The value of proteomics in lung cancer

What do we know about proteomics in lung cancer?

Proteomics is the study of hundreds or even thousands of proteins and/or peptides in cells or organisms. Different studies have been performed to identify the prognostic and predictive value of proteins or peptides in lung cancer. Protein expression depends on transcriptional, translational and post-translational levels and can vary over a large range. Matrix-assisted laser desorption ionization (MALDI) mass spectrometry (MS) and two-dimensional gel electrophoresis are commonly used techniques that detect hundreds of low-molecular weight and abundance proteins. Reproducibility and a large number of unidentified signals are known problems. More novel approaches with a better reproducibility is the high-throughput peptide sequence identification by multidimensional liquid chromatography tandem MS that can be used in tumour tissue, pleural fluid and plasma (1,2).

In a large set of blood derived proteins, acute phase reactant proteins are prominently present.
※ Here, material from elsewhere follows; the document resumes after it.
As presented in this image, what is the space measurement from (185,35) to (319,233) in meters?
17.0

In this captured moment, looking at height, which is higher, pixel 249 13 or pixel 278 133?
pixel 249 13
For example macrophage migration inhibitory factor (MIF) and cyclophilin A (CyP-A) have been found in tissue (3), haptoglobine (HP) and α-1-antitrypsin (A1AT) have been identified amongst others as a diagnostic in serum (4).

Prognostic biomarkers have all been studied in tissue samples. Mostly factors predicting a poor prognosis have been found. Several markers for different types of lung carcinoma were identified. Examples are cytokeratines, heat shock proteins and annexins (5).

Predictive protein profiles have been identified as markers that can predict outcome on treatment in patients (6). In addition other markers have been identified as being predictive, e.g., fatty acid-binding protein heart (H-FABP), for patients treated with gefitinib (7). The other more known predictive proteomic assay is the 8-peak mass spectrography signature (VeriStrat) (8).

What do we learn from predictive proteomics in lung cancer?

Okano et al. found in plasma in advanced non-small cell lung cancer (NSCLC) nine spots using MS, which corresponded with nine gene products (Ig mu chain C region, Ig α-1 chain C region, SNX6, Cytoplasmic antiproteinase 3, Macrophage capping Protein, Sulfatase modifying factor 2, glutathione S-transferase P, ferritin heavy chain, H-FABP), in a group of patients who responded to gefitinib treatment. However most of the patients that responded to gefitinib had an EGFR activating mutation, both in the study cohort and the validation group (7). Therefore it seems that the identified proteins found in this study, do not have any added value to mutation analysis.

Taguchi et al. identified eight peaks (5843, 11446, 11530, 11685, 11759, 11903, 12452 and 12580 Da) using MALDI MS, that are a predictive serum markers for a good or poor response to EGFR-TKI (8). This assay, also known as the VeriStrat essay, is under patent; therefore identification of the proteins involved is not publicly known. A single-arm phase II study of erlotinib in first-line advanced lung cancer (eastern cooperative oncology group 3503) showed that patients with a ‘VeriStrat good’ signature had a better overall survival (OS) than patients with a ‘VeriStrat poor’ signature (HR 0.36; 95% CI, 0.21-0.60; P=0.001) (9). However, in 155/239 patients mutational analysis on EGFR failed. Therefore, also this study may have been biased with activating EGFR mutations.

These results were confirmed in a study by Carbone et al., who treated patients with erlotinib and bevacizumab. Here also the patients with a MS outcome of ‘VeriStrat good’ had a better OS compared to the ‘VeriStrat poor’ group (HR 0.14; 95% CI, 0.03-0.58; P=0.007) (10). An Italian study showed comparable results (11).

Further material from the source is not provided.